大吉の言葉にエルフィンは再び輝き異世界転送。
「またですか!」「すみません。何度もすみません」
そしてOが怒り、大吉が謝り、ぺっかと輝き追放される。
「もう一度だエルフィン!」「はい!」べっかー!「またですか!」「すみません」ぺっかー「もう一度だエルフィン!」「はい!」……

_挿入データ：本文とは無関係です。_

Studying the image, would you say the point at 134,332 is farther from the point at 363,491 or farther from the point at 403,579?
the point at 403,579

Oが宇宙ステーションを打ち上げようとするとエルフィンが足を引っ張り輝き異世界転送。そしてVが大吉一行をエクソダス世界に追放する。以下ループ。
黒の十四軍、異世界反復横跳び。
大吉と黒の十四軍、ぶっちゃけ世界の迷惑者だ。
「あなた達は人類を滅ぼす気なのですか! 宇宙ステーション落下をVOIDになすり付ける気なのですか! それともバカなのですか!」
「すみません。本当に何度もすみません」
しかし何事も経験。
最初から上手に出来る者など滅多にいない。誰もが経験を積み重ねて上手になっていくものだ。
それは輝き異世界転送でも変わらない。
間違いや迷惑を極度に気する者は何も出来やしないと、開き直った大吉だ。
「よぅし今がチャンスだエルフィン! Oが宇宙ステーションにかまけている内に異世界転送をマスターするんだ!」
「Oが作業中なのを良い事にやりたい放題! クロノ様の頃のようです!」
「……いや、本当に宇宙ステーションが落ちそうだったら手伝ってやれよ?」
そこはバランスだからな?
世界を食われない為の異世界転送なのに世界を滅ぼしては元も子もない。
我ながらひどい事をしてるなぁと、皆と共に異世界反復横跳びしなから大吉は思うのであった。